At a telecon a few weeks ago, Tamel agreed to make a draft XML syntax
for CL proposal. I thought it was understood that he would take
Chris M's DTD as a starting point, and maybe he did, or maybe that
idea got lost, Im not sure.
In the meantime, Tamel has produced a document
http://philebus.tamu.edu/pipermail/scl/2003-April/000125.html
and nobody is paying it any attention. Well, someone is:
http://www.altheim.com/specs/xcl/1.0/
Many thanks, Murray.
Clearly there is more than one way to use XML to give a syntax.
Before we get down to details of bugs and fixes, can we discuss the
overall best way to do it? I have to say, I don't much like either of
the ones we have at the present but lets at least all talk to one
another about what we are all doing. For a start, could each of you,
Chris M . and Tamel, and Murray if you have time, look at what the
others have done and maybe mutually critique, or at least comment?

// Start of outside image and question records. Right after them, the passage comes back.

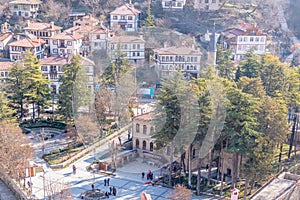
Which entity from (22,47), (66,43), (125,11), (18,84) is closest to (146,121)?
(18,84)

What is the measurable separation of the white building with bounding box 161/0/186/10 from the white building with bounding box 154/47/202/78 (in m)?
11.3

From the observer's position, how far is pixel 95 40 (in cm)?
2394

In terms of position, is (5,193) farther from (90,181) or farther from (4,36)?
(4,36)

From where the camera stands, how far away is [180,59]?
2020 centimetres

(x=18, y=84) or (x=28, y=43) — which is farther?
(x=28, y=43)

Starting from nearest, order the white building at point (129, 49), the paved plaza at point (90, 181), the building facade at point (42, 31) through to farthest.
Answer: the paved plaza at point (90, 181), the white building at point (129, 49), the building facade at point (42, 31)

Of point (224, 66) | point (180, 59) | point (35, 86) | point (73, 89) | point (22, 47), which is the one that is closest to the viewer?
point (73, 89)

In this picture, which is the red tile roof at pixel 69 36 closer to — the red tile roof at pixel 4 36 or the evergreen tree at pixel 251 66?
the red tile roof at pixel 4 36

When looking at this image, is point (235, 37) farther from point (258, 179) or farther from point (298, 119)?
point (258, 179)

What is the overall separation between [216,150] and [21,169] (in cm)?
560

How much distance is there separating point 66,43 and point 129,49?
5746mm

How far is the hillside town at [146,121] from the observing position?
1147cm

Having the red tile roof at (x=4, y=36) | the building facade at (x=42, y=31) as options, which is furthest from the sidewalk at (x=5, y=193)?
the building facade at (x=42, y=31)

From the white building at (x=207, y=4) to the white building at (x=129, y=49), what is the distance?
446 inches
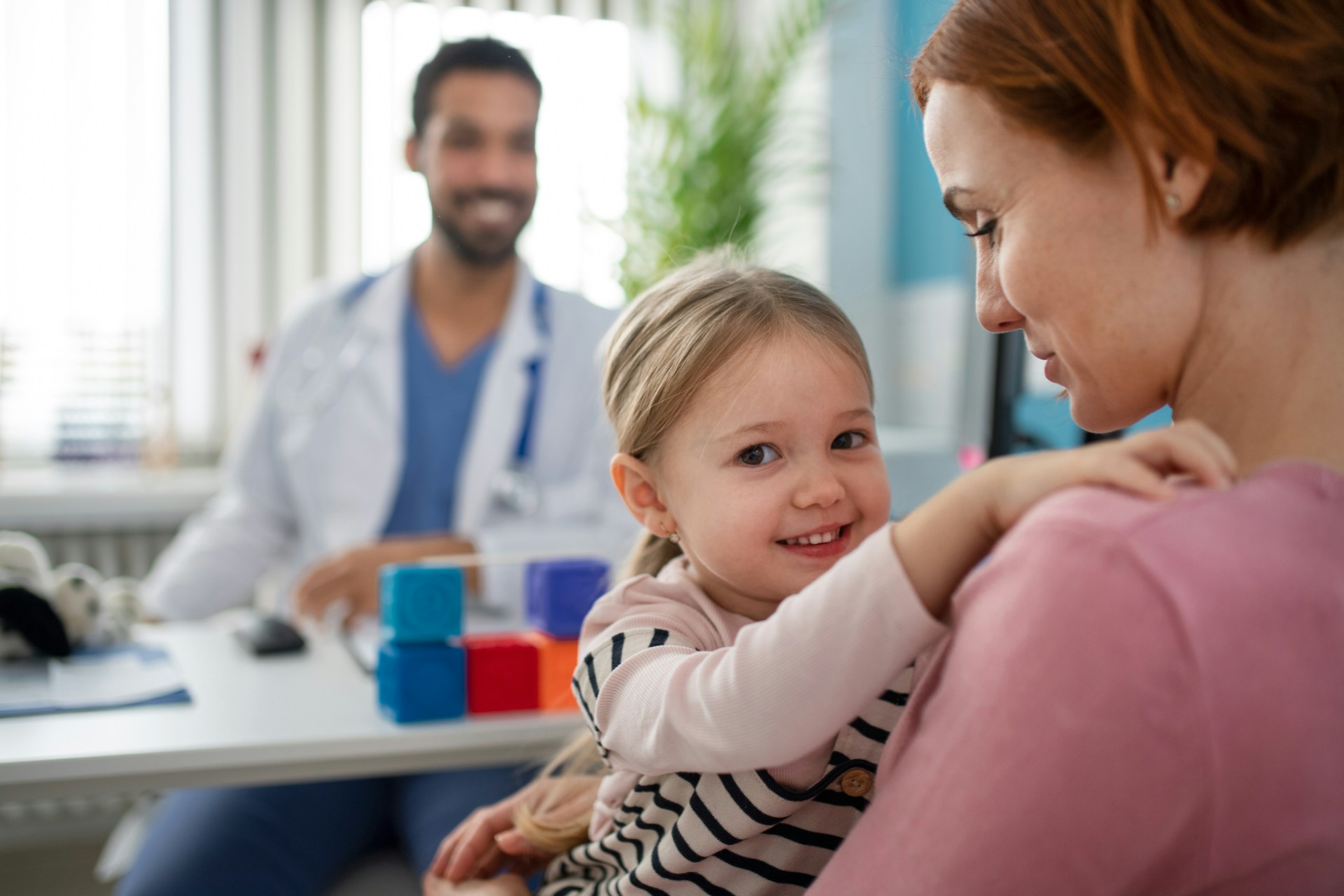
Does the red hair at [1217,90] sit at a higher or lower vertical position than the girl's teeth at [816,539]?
higher

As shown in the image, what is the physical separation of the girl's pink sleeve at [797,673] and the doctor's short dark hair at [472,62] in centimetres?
204

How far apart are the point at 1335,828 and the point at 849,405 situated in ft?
1.69

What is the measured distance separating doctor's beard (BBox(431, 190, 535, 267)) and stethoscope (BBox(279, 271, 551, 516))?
0.14m

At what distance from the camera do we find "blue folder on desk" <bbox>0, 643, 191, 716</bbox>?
1338 millimetres

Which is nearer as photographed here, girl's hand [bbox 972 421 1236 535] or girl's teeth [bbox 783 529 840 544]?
girl's hand [bbox 972 421 1236 535]

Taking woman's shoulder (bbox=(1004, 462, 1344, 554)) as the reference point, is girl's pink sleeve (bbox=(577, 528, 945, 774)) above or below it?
below

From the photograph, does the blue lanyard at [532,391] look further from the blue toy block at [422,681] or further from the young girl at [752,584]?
the young girl at [752,584]

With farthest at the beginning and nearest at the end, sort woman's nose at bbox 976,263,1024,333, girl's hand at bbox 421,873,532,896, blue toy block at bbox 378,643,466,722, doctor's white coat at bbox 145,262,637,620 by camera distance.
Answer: doctor's white coat at bbox 145,262,637,620 < blue toy block at bbox 378,643,466,722 < girl's hand at bbox 421,873,532,896 < woman's nose at bbox 976,263,1024,333

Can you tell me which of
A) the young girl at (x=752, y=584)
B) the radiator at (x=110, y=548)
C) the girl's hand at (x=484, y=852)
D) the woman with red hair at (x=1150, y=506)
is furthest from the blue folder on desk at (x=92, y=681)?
the radiator at (x=110, y=548)

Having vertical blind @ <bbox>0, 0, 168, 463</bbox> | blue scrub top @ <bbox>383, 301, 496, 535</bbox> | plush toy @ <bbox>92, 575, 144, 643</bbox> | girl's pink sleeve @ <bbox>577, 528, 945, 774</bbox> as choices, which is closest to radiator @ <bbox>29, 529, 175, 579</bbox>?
vertical blind @ <bbox>0, 0, 168, 463</bbox>

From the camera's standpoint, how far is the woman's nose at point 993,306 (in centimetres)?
84

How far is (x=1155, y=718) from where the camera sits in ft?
1.65

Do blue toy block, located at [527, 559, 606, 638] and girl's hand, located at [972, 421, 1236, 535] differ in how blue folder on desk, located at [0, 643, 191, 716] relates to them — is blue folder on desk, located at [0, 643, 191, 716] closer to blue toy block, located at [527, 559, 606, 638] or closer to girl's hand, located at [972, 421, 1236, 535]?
blue toy block, located at [527, 559, 606, 638]

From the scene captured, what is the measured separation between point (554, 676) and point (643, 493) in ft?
1.53
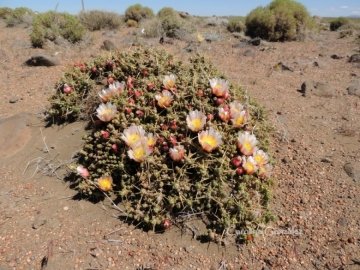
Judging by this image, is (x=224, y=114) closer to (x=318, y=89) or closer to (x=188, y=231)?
(x=188, y=231)

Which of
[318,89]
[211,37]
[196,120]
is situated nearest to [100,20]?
[211,37]

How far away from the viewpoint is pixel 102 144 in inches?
119

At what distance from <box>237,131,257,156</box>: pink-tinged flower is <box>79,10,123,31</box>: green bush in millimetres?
11259

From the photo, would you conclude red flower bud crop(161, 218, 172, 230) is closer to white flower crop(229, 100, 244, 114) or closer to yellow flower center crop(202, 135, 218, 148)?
yellow flower center crop(202, 135, 218, 148)

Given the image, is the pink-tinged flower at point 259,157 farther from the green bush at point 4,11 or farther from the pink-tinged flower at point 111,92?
the green bush at point 4,11

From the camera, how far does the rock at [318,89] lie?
5457 mm

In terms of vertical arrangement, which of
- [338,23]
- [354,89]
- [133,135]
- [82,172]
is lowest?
[338,23]

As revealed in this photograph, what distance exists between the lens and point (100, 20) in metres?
13.2

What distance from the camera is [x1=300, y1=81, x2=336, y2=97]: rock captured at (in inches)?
215

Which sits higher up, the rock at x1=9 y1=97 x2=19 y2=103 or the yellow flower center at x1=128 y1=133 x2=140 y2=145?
the yellow flower center at x1=128 y1=133 x2=140 y2=145

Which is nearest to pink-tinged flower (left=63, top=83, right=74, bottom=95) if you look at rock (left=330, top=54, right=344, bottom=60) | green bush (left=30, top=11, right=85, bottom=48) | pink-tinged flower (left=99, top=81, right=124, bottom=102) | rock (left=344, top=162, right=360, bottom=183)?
pink-tinged flower (left=99, top=81, right=124, bottom=102)

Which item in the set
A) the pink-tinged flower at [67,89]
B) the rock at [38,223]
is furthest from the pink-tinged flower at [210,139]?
the pink-tinged flower at [67,89]

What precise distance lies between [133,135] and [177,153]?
368 millimetres

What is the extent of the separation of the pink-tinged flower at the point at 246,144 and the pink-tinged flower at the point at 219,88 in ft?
1.46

Bearing in mind that we have to actually get to a consensus
eventually, of course.
Many thanks to everyone for all the work, but we need to coordinate.

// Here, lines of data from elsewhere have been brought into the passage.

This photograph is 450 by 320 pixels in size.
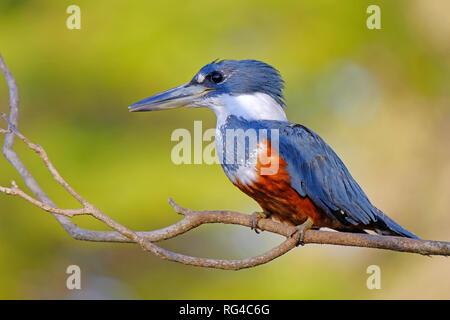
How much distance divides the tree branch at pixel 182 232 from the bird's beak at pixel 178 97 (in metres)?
0.55

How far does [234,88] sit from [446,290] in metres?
3.69

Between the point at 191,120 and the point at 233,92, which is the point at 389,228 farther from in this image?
the point at 191,120

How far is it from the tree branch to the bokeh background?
2.69 m

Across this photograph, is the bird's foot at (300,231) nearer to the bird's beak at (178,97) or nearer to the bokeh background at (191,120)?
the bird's beak at (178,97)

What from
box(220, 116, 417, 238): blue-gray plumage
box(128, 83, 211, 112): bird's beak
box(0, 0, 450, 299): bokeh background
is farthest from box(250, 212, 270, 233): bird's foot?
box(0, 0, 450, 299): bokeh background

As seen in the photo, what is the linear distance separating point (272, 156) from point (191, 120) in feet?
11.4

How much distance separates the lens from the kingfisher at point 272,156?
2.49m

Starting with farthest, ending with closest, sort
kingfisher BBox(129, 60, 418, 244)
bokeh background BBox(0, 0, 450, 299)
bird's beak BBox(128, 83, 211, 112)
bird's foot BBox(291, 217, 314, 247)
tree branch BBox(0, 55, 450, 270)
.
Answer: bokeh background BBox(0, 0, 450, 299) < bird's beak BBox(128, 83, 211, 112) < kingfisher BBox(129, 60, 418, 244) < bird's foot BBox(291, 217, 314, 247) < tree branch BBox(0, 55, 450, 270)

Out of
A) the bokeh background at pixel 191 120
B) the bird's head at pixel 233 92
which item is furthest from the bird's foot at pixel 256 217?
the bokeh background at pixel 191 120

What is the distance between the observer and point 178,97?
106 inches

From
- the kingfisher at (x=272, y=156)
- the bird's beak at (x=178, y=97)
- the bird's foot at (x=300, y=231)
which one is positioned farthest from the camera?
the bird's beak at (x=178, y=97)

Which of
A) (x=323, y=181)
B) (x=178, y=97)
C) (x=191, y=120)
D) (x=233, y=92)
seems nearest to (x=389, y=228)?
(x=323, y=181)

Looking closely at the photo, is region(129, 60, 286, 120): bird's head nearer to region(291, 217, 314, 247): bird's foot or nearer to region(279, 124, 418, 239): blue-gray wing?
region(279, 124, 418, 239): blue-gray wing

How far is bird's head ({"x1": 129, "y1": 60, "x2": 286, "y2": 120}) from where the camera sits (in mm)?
2654
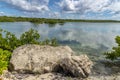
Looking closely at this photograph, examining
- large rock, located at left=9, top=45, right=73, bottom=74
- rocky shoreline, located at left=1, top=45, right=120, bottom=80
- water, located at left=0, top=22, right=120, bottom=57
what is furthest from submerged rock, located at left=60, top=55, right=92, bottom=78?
water, located at left=0, top=22, right=120, bottom=57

Unfortunately (?) this is one area where I do not feel competent to
adjudicate between rival criteria for adequacy.
Like most other XML syntaxes I have been obliged to deal with, these
proposals seem to me to be so ugly, long-winded,
information-deficient, unreadable and virtually impossible to use
that it is hard to believe that anyone would seriously suggest using
them for any purpose. Maybe I'm just missing the point of XML, but I
wish someone would tell me what the point is supposed to be. The
example used by Tamel uses 61 characters in a reasonable logical
notation, which becomes approximately 400 characters in the bare XML
rendering, and would expand to something closer to 800 characters
when embedded in a fully decorated XML document with all its
surrounding scaffolding, canonical identifiers and so on. The
information density has decreased by about 1.3 orders of magnitude
and the document has become unreadable and harder to parse. Can
anyone tell me what has been gained by this transformation?
But no doubt I should avoid such complaining, as I have found that it
is not productive when talking to XML enthusiasts.
Perhaps more to the point, however, is the need for us to take
seriously the potential need to interact with the RDF style of using
XML. Consider an OWL ontology encoded as an OWL-RDF graph written in
RDF/XML.
http://www.w3.org/2001/sw/WebOnt/ , see particularly
http://www.w3.org/TR/owl-semantics/
The ontology itself has a natural translation into CL (similar to the
one in http://www.coginst.uwf.edu/~phayes/OWL2LBASE.html , though it
could be done slightly differently). If we were to do that
translation, then write the CL in XML, what, if any, relationship
might there be between that piece of XML and the OWL/RDF/XML (see
http://www.w3.org/TR/rdf-syntax-grammar/) ?
Can anyone make a telecon next Tuesday?